Klimaziele bedeuten einen Angriff aufs Ersparte

Die Klimaziele sind eine große Herausforderung. Hauseigentümer werden in die Pflicht nehmen. Ist das darstellbar? Norbert Witzel vom Verein »Haus und Grund« Bad Nauheim hat da seine Zweifel.
Das Büro des örtlichen Vereins Haus und Grund liegt in einem Jugendstilhaus im Ernst-Ludwig-Ring 6. Es gehört der Familie Witzel, ist liebevoll saniert und ein Blickfang mit seiner blauen Fassade. Norbert Witzel ist langjähriger Vorsitzender des Vereins Haus und Grund Bad Nauheim. In dieser Funktion beobachtet er kritisch die angesteuerten gesetzlichen Neuregelungen zu energetischen Sanierungspflichten für Immobilieneigentümer.

+ + + +

— Ziel der Aufgabe —
Schreiben Sie den Teil des Auszugs, der mit „Klimaziele bedeuten einen“ beginnt und mit „da seine Zweifel.“ endet, noch einmal ab und ersetzen Sie darin „Klimaziele“ durch „Klimavorgaben“.

— Bereitgestellte Angaben —
+ + + +

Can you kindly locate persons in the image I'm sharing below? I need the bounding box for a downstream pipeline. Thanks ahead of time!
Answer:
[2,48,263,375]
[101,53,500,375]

+ + + +

— Antwort —
Klimavorgaben bedeuten einen Angriff aufs Ersparte

Die Klimavorgaben sind eine große Herausforderung. Hauseigentümer werden in die Pflicht nehmen. Ist das darstellbar? Norbert Witzel vom Verein »Haus und Grund« Bad Nauheim hat da seine Zweifel.